100,000 doesn’t sound that high to me… and, 57% sounds pretty terrible also.

Google to Revamp YouTube With ‘Channels’ – WSJ.com

The site is planning a series of changes to its home page to highlight sets of “channels” around topics such as arts and sports. About 20 or so of those channels will feature several hours of professionally produced original programming a week, some of these people said. Additional channels would be assembled from content already on the site.

It is planning to spend as much as $100 million to commission low-cost content designed exclusively for the Web, people familiar with the matter said.

The pending changes are a big bet by the world’s most-popular video site to push in a new direction. Between the Wild West of user-generated content and the pricier precincts of full-blown TV shows, Google is hoping to carve out a niche of original, professionally produced Web videos that it hopes will cultivate loyal viewers.

Big, big news. With Netflix and Youtube both getting into the original content production game, new indie film students and fans everywhere should be rejoicing at this injection of capital into a talent-rich, but un-financed platform.

Help – Identi.ca

Identi.ca is a microblogging service.
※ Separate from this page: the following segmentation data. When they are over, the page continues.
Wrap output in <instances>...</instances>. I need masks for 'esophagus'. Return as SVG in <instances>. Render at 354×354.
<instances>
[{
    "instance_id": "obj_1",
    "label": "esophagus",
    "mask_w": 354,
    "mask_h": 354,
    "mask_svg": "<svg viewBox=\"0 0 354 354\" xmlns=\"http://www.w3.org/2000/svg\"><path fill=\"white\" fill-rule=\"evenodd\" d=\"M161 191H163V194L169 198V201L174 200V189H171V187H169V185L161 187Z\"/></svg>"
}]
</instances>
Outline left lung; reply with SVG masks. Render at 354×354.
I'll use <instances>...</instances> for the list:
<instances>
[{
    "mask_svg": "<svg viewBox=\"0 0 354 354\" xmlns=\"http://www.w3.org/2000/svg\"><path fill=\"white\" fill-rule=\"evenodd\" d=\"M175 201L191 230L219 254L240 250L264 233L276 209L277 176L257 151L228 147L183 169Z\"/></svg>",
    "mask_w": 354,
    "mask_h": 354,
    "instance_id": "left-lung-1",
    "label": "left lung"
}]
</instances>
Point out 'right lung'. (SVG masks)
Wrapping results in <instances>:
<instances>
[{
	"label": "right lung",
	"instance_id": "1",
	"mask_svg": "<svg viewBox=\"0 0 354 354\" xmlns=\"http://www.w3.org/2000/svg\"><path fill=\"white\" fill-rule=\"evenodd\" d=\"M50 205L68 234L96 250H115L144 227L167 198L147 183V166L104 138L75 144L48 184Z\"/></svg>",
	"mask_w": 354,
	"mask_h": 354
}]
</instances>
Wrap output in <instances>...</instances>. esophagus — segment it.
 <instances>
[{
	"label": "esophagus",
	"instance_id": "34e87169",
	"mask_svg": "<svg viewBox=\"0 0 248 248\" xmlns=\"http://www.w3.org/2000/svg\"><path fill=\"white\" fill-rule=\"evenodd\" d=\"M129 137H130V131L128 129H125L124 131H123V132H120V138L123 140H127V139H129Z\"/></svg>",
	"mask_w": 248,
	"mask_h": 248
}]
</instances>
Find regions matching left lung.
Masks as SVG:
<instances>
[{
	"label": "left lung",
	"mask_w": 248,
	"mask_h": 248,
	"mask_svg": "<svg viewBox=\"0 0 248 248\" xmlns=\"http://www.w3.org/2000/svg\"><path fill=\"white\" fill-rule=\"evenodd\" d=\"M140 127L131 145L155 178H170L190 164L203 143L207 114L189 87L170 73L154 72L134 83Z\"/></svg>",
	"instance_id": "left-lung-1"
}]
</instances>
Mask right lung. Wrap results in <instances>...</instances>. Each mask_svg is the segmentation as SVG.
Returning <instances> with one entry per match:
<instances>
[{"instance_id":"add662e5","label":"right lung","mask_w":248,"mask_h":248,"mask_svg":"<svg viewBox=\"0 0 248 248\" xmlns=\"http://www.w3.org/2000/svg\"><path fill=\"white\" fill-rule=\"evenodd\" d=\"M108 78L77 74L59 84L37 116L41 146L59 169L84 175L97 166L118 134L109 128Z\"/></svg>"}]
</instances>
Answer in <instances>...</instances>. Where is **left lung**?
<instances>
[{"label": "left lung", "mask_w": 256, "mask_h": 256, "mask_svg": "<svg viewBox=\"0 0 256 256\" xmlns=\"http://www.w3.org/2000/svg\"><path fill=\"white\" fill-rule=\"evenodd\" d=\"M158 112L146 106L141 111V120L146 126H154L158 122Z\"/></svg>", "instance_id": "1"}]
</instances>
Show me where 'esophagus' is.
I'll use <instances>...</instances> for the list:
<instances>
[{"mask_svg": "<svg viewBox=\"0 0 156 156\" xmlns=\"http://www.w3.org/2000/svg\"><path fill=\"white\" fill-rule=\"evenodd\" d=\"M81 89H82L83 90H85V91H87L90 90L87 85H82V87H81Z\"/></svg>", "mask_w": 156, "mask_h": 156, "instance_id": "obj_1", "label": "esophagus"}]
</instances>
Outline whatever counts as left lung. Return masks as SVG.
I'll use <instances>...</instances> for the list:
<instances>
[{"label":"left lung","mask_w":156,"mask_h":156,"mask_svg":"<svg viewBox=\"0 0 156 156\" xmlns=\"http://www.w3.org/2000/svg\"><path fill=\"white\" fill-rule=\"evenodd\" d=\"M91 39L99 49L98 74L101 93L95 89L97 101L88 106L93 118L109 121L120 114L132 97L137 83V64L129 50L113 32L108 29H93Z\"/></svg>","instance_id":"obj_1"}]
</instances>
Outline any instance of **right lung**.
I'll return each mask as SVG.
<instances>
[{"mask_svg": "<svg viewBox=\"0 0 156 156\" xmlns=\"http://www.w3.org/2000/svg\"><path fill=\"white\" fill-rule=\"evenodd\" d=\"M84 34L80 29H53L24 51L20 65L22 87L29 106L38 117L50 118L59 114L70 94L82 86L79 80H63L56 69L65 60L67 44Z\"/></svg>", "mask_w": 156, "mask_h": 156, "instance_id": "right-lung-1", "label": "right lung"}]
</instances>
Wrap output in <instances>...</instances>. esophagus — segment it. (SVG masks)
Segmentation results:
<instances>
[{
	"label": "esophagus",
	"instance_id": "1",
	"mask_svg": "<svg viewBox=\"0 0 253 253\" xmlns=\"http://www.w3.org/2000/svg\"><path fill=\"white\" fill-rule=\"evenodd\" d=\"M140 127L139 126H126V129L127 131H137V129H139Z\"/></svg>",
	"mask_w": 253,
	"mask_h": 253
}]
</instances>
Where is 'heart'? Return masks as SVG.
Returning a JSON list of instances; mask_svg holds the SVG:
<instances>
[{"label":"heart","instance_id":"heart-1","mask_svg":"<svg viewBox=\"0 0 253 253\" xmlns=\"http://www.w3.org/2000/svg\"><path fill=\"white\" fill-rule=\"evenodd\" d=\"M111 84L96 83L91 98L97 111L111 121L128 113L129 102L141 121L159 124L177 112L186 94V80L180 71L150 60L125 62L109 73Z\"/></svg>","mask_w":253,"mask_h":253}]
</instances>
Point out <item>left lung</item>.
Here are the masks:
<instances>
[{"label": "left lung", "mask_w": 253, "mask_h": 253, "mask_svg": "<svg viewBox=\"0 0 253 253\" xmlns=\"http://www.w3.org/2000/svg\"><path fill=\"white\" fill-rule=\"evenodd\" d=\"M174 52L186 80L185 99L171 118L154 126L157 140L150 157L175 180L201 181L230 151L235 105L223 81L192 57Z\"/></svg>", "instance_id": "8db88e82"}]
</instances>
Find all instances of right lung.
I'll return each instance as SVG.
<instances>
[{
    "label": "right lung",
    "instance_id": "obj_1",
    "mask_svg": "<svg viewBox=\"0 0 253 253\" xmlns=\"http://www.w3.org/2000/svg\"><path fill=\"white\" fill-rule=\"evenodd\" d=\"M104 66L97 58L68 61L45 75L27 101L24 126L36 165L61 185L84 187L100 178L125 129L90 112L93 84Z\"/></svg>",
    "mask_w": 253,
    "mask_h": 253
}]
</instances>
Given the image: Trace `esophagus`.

Users post short (140character) notices which are broadcast to their friends and fans usingthe Web, RSS, or instant messages.

If you’d like to try it out, first register a new account.Then, on the public timeline, enter your message intothe textbox at the top of the page, and click “Send”. It will go out on thepublic timeline and to anyone who is subscribed to your notices (probably nobody,at first).
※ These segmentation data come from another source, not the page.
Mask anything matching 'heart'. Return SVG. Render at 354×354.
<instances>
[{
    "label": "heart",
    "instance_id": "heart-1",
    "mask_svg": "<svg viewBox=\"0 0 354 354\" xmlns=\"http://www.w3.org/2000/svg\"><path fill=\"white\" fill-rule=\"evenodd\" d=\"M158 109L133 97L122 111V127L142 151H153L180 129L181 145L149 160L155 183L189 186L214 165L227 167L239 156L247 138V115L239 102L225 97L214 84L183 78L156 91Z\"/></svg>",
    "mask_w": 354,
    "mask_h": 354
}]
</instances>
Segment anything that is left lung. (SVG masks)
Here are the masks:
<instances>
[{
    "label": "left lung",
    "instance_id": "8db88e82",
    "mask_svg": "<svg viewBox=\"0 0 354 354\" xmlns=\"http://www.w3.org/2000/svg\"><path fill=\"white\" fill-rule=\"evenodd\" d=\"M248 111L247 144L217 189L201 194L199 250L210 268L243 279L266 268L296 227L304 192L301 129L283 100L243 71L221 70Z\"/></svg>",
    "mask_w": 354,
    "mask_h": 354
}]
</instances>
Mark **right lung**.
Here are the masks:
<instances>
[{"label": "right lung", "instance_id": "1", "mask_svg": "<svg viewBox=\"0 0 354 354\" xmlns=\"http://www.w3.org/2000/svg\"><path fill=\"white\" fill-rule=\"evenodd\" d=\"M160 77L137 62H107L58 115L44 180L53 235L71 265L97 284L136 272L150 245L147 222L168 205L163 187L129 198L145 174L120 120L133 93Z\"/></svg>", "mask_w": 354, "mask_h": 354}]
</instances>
Hey, there’s an even more open competitor to Twitter!

Netflix Original Content Is Much More Than A Strategy Shift — It Could Shift An Industry

But with House of Cards, the game changes. For the first time, they’re going to get people signing up to Netflix to get first access to content. And if it’s as good as the talent behind it suggests, they might get a lot of people signing up for that very reason.

And if that’s the case, they’ll be doing a lot more of these deals. And that would effectively make them a premium cable television channel — like HBO or Showtime. But they’ll be one with thousands more pieces of content for a lower monthly price. And they’ll be one not burdened by any artificial show times. Most importantly, they’ll be one not burdened by the cable television model — at all.
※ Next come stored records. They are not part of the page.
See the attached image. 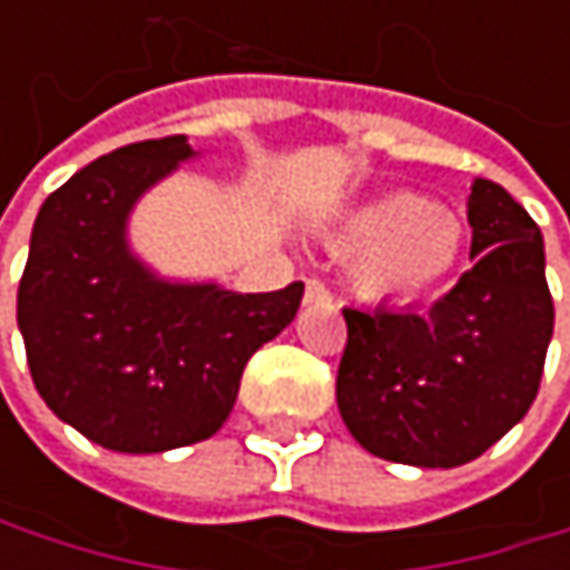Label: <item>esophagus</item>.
<instances>
[{
    "mask_svg": "<svg viewBox=\"0 0 570 570\" xmlns=\"http://www.w3.org/2000/svg\"><path fill=\"white\" fill-rule=\"evenodd\" d=\"M303 303H330V289H326V284H320V281H306Z\"/></svg>",
    "mask_w": 570,
    "mask_h": 570,
    "instance_id": "1",
    "label": "esophagus"
}]
</instances>
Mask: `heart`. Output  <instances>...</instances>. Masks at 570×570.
Returning <instances> with one entry per match:
<instances>
[{
  "instance_id": "b5f03b06",
  "label": "heart",
  "mask_w": 570,
  "mask_h": 570,
  "mask_svg": "<svg viewBox=\"0 0 570 570\" xmlns=\"http://www.w3.org/2000/svg\"><path fill=\"white\" fill-rule=\"evenodd\" d=\"M340 257H353V289L376 303H405L439 286L465 247L459 217L422 194H383L350 210L330 234Z\"/></svg>"
}]
</instances>
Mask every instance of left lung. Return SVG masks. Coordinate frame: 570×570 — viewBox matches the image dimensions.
I'll use <instances>...</instances> for the list:
<instances>
[{
    "instance_id": "left-lung-1",
    "label": "left lung",
    "mask_w": 570,
    "mask_h": 570,
    "mask_svg": "<svg viewBox=\"0 0 570 570\" xmlns=\"http://www.w3.org/2000/svg\"><path fill=\"white\" fill-rule=\"evenodd\" d=\"M472 271L429 313L343 309L336 405L353 439L419 469L479 459L538 396L554 303L544 240L512 194L475 177Z\"/></svg>"
}]
</instances>
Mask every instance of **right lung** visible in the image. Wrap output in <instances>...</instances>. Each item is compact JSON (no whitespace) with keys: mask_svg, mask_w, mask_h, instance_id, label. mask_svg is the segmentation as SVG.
<instances>
[{"mask_svg":"<svg viewBox=\"0 0 570 570\" xmlns=\"http://www.w3.org/2000/svg\"><path fill=\"white\" fill-rule=\"evenodd\" d=\"M197 151L184 135L125 145L46 197L19 284L32 383L61 422L111 452L148 455L210 439L247 360L299 309L303 284L234 293L158 277L128 217Z\"/></svg>","mask_w":570,"mask_h":570,"instance_id":"add662e5","label":"right lung"}]
</instances>
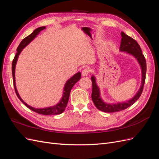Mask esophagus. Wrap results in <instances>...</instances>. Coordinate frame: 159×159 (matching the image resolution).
<instances>
[{
	"instance_id": "obj_1",
	"label": "esophagus",
	"mask_w": 159,
	"mask_h": 159,
	"mask_svg": "<svg viewBox=\"0 0 159 159\" xmlns=\"http://www.w3.org/2000/svg\"><path fill=\"white\" fill-rule=\"evenodd\" d=\"M90 69L89 68H85L82 71V75L83 76H87L89 73H90Z\"/></svg>"
}]
</instances>
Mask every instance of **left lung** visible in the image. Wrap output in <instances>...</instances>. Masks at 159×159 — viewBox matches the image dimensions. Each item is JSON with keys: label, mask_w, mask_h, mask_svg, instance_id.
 I'll return each mask as SVG.
<instances>
[{"label": "left lung", "mask_w": 159, "mask_h": 159, "mask_svg": "<svg viewBox=\"0 0 159 159\" xmlns=\"http://www.w3.org/2000/svg\"><path fill=\"white\" fill-rule=\"evenodd\" d=\"M121 42L120 46V50L123 52H127L129 54L133 55L137 59L139 64L141 65L142 69V83L141 88L138 91L137 95L131 100L128 101L125 103H121L118 104H107L104 103L100 98V93L98 87L96 85L95 79L93 76L91 77L92 81V93H91V99L93 102L95 107L99 110L106 113H113L117 112L119 111H122L128 108L129 107L135 103V102L140 98L143 92L144 84L145 82L146 71H147V64L145 57L142 53V50L140 46L139 45L137 42L134 40L131 37L129 36L123 32H121Z\"/></svg>", "instance_id": "left-lung-1"}]
</instances>
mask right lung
<instances>
[{
  "label": "right lung",
  "mask_w": 159,
  "mask_h": 159,
  "mask_svg": "<svg viewBox=\"0 0 159 159\" xmlns=\"http://www.w3.org/2000/svg\"><path fill=\"white\" fill-rule=\"evenodd\" d=\"M45 28H46L45 26H42V27H39V28H36V30H34V32L25 38H24V39L22 40V42H20V44H19V46H18L17 49H16L17 53L16 54L15 56H14V58L12 61V77H13L14 87V90H15V92L16 93V95L18 98V99H20L28 109H30V110L33 111H34L37 113L42 114V115H59L64 111L65 108L66 107L67 104H68V100H69L70 91H71V88L74 87L75 84L78 82V81L81 78L80 72H78V74H75L73 77H71V78L69 80H68V81H67L66 85H65L64 94H63V96H62V98L60 102V103L58 104H57L56 105H54V106H52L50 107L43 108V109H36V108H34V107L29 106V105L26 104L25 102H24V101L20 98V95H19V94L18 93V91L16 88V85H15V75H14V71H15V66H16V61L18 60V55L20 54V53L21 52V51L24 48L29 44V43L34 39V38L39 33L41 30H44Z\"/></svg>",
  "instance_id": "add662e5"
}]
</instances>
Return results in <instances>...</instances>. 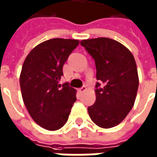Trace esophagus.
<instances>
[{"label":"esophagus","mask_w":157,"mask_h":157,"mask_svg":"<svg viewBox=\"0 0 157 157\" xmlns=\"http://www.w3.org/2000/svg\"><path fill=\"white\" fill-rule=\"evenodd\" d=\"M87 91V87L86 86H83V87H82L80 89H79V92L80 93H84Z\"/></svg>","instance_id":"34e87169"}]
</instances>
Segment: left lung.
I'll use <instances>...</instances> for the list:
<instances>
[{"label":"left lung","instance_id":"obj_1","mask_svg":"<svg viewBox=\"0 0 157 157\" xmlns=\"http://www.w3.org/2000/svg\"><path fill=\"white\" fill-rule=\"evenodd\" d=\"M81 44L93 56L96 66L95 103L87 108L94 123L101 128L114 127L132 109L139 84L136 62L122 44L108 38L84 39Z\"/></svg>","mask_w":157,"mask_h":157}]
</instances>
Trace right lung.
I'll return each mask as SVG.
<instances>
[{
	"label": "right lung",
	"instance_id": "obj_1",
	"mask_svg": "<svg viewBox=\"0 0 157 157\" xmlns=\"http://www.w3.org/2000/svg\"><path fill=\"white\" fill-rule=\"evenodd\" d=\"M79 43L77 39L46 40L30 52L22 65L20 84L24 104L32 119L48 131L64 125L76 101V90L58 82L64 63Z\"/></svg>",
	"mask_w": 157,
	"mask_h": 157
}]
</instances>
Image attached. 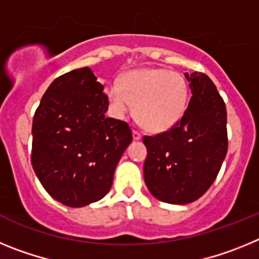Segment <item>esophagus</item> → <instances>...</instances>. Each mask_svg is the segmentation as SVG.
<instances>
[{"instance_id": "34e87169", "label": "esophagus", "mask_w": 259, "mask_h": 259, "mask_svg": "<svg viewBox=\"0 0 259 259\" xmlns=\"http://www.w3.org/2000/svg\"><path fill=\"white\" fill-rule=\"evenodd\" d=\"M132 136H134V140H140L141 139L140 132H137V131H132Z\"/></svg>"}]
</instances>
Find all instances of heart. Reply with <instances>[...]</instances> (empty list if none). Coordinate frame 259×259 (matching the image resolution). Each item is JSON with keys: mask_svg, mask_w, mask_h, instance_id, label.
<instances>
[{"mask_svg": "<svg viewBox=\"0 0 259 259\" xmlns=\"http://www.w3.org/2000/svg\"><path fill=\"white\" fill-rule=\"evenodd\" d=\"M110 106L124 118L135 104L137 120L149 132H164L182 120L189 104V85L179 72L141 68L125 72L120 83L106 89Z\"/></svg>", "mask_w": 259, "mask_h": 259, "instance_id": "1", "label": "heart"}]
</instances>
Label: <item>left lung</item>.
I'll list each match as a JSON object with an SVG mask.
<instances>
[{
    "mask_svg": "<svg viewBox=\"0 0 259 259\" xmlns=\"http://www.w3.org/2000/svg\"><path fill=\"white\" fill-rule=\"evenodd\" d=\"M192 98L179 123L155 136H144L148 150L144 179L157 200L187 205L214 183L227 154V111L210 77L184 74Z\"/></svg>",
    "mask_w": 259,
    "mask_h": 259,
    "instance_id": "obj_1",
    "label": "left lung"
}]
</instances>
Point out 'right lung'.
Returning a JSON list of instances; mask_svg holds the SVG:
<instances>
[{"mask_svg": "<svg viewBox=\"0 0 259 259\" xmlns=\"http://www.w3.org/2000/svg\"><path fill=\"white\" fill-rule=\"evenodd\" d=\"M109 98L89 67L61 75L32 123V167L45 191L70 207L101 200L132 141L125 122L107 118Z\"/></svg>", "mask_w": 259, "mask_h": 259, "instance_id": "add662e5", "label": "right lung"}]
</instances>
If Netflix’s new gamble here works, this is the absolutely the future. In three years, we won’t be paying $75 a month to a giant cable conglomerate. We’ll be paying $8 to Netflix and other players that pop up — like HBO (by themselves), perhaps. Sure, there will still be the monthly fee for Internet. But most of us are already paying that. We’d just be removing the ridiculous $75 cable television fee that gives us thousands of channels with content only on at a certain time — and most of which we don’t want.

I absolutely love the chaos the video distribution world is going through!

I Worked on the AOL Content Farm & It Changed My Life

AOL’s secret internal plan to ramp up its online content business was leaked today to New York business blog Business Insider and people are saying it’s got “content farm” written all over it. In-house writers are expected to write 5 to 10 blog posts per day and those stories are expected to go from an average of 1500 pageviews per post today to an amazing 7000 views per post in the future. How will stories be selected? The only thing that will matter, apparently, is search engine friendliness and monetization potential. That might sound terrible to outsiders, but having been there I want to say: Good luck AOL, I hope that strategy works wonderfully for you. I genuinely do.

I’m not sure why this surprises anyone. AOL was long ago bought out and gutted by ruthless corporate interests. SEO and low-hurdle content farm writing are the natural end-game moves of a struggling corporate behemoth that doesn’t really understand its market. The sad fact is there is a weird “beige market” created for this crap that no one wants, but still exists to farm mislabeled clicks and deceptive titles into pennies per transaction – yet pennies which, in scale, make billions.